An outlier among Coppola's corpus, PEGGY SUE GOT MARRIED is an echt high-school chick flick that jumps on the bandwagon of the “time-travel” fad jump-started by Robert Zemeckis' far superior BACK TO THE FUTURE (1985).
During the 25-year high school reunion, Peggy Sue (Turner) is so overwhelmed by old friends and memories that she faints on the stage when she is again crowned the “prom queen”, afterward, inextricably she wakes up in the year of 1960 , the senior year of her high school. She gets a chance to relive her teenage days and most importantly, an opportunity to reassess the relationship with her boyfriend Charlie (Cage), because 25 years later, their relationship is officially on the rocks.
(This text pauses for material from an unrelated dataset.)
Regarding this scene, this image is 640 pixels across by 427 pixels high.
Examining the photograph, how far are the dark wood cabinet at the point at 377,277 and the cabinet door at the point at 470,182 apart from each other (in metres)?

Light on the scientific explanation (a surprising Freemason ritual is as far as the mystery goes), as Peggy Sue is not particularly a science geek like her classmate Richard (Miller), a nerd shunned by most of his classmates, but in time will become a billionaire inventor and elected as the “prom king” during the reunion (the vindication of a typical American dream for a wallflower), the movie feints at the potentialities that Peggy Sue can benefit from being back from the future (“pantyhose” is a loose end), whereas the meat of the story hinges on Peggy Sue's oscillation in whether or not she should break off with Charlie.
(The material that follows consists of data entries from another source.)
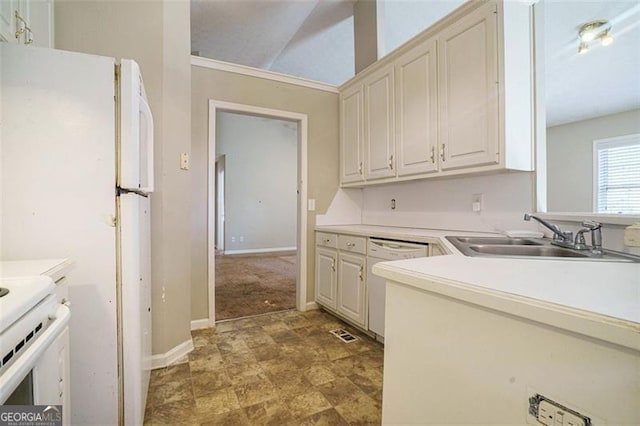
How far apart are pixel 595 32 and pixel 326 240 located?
3304 millimetres

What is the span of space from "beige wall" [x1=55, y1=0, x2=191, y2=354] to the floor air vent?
1202 millimetres

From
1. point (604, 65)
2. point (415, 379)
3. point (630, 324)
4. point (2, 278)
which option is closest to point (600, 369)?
point (630, 324)

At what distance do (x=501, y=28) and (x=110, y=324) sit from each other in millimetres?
2529

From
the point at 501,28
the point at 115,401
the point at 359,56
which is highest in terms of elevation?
the point at 359,56

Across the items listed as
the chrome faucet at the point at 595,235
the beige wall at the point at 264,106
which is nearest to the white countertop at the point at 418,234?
the chrome faucet at the point at 595,235

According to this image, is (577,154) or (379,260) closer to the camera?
(379,260)

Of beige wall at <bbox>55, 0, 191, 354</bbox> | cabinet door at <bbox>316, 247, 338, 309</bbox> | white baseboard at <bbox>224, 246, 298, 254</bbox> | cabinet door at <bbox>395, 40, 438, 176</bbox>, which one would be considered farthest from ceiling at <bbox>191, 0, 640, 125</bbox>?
white baseboard at <bbox>224, 246, 298, 254</bbox>

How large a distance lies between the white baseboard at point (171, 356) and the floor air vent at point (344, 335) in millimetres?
1159

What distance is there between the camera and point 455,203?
237 cm

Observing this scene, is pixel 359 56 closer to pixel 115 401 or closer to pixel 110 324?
pixel 110 324

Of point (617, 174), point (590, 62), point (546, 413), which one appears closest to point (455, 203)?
point (546, 413)

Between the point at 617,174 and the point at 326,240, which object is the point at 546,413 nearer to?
the point at 326,240

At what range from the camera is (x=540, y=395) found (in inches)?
21.6

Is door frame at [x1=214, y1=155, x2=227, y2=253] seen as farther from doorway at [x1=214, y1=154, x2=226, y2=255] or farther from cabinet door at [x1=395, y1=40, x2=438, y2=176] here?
cabinet door at [x1=395, y1=40, x2=438, y2=176]
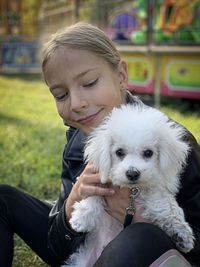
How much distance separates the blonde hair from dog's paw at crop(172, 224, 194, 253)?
2.63 ft

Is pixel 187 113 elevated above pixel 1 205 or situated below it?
below

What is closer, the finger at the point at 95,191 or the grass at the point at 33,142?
the finger at the point at 95,191

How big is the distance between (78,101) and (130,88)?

After a dally with the lone-wolf, poet-type cool guy Michael (O'Connor), who turns out to be a lunatic polygamist, Peggy Sue is designed to find some new perspective in Charlie that can embolden her to renew her faith in their union, and for that matter, the film nearly misses its mark, Charlie is the same old Charlie (Cage is too droll and wacky to pull a straight face as the straight arrow Charlie inspires to be, but the performance itself is a hoot and half), his love for Peggy Sue is genuine, but that doesn't mean it can resist the corrosion of life as she knows it, eventually, Peggy Sue capitulates to the same life orbit, but not much on her own volition than the movie's lazy prescription, tainted by its cheesy denouement, when she wakes again everything is just castles in the air (but ambiguity is implied by Michael's published poems).
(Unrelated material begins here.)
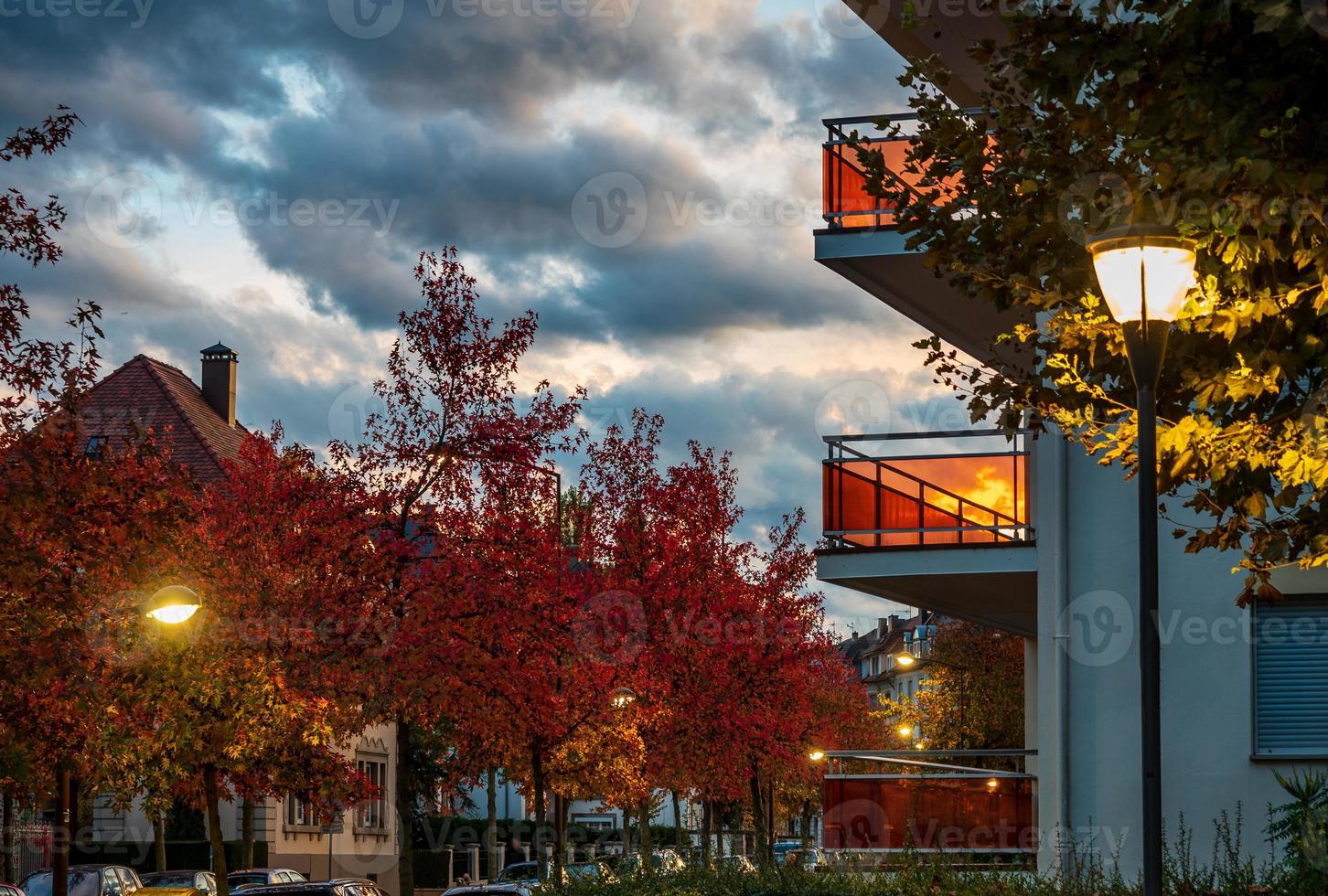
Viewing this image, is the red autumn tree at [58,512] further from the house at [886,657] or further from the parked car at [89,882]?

It is somehow refreshing to see Turner earn her sole Oscar nomination to date with this romantic fluff (BODY HEAT's snub still hurts), but most strikingly, she has to turn a 40-something woman into a believable high-schooler with only minimal makeover in appearance, and not arouse suspicion when mingling with people who know Peggy Sue the teenager on a daily basis, a condition mitigated by casting a gaggle of 20-and-30-somethings as her classmates, it is nice to see those familiar faces like Cage , Carey and Allen, still filled with collagen, and a scrawny Sofia Coppola, the only real teenager in the picture. But the film is Turner's home turf, who jubilantly tones down Peggy Sue's worldly self-knowledge with genial amazement, vim and vigor, but speaking of the discernment of the opposite sex, that is, in evidence, not her strongest suit.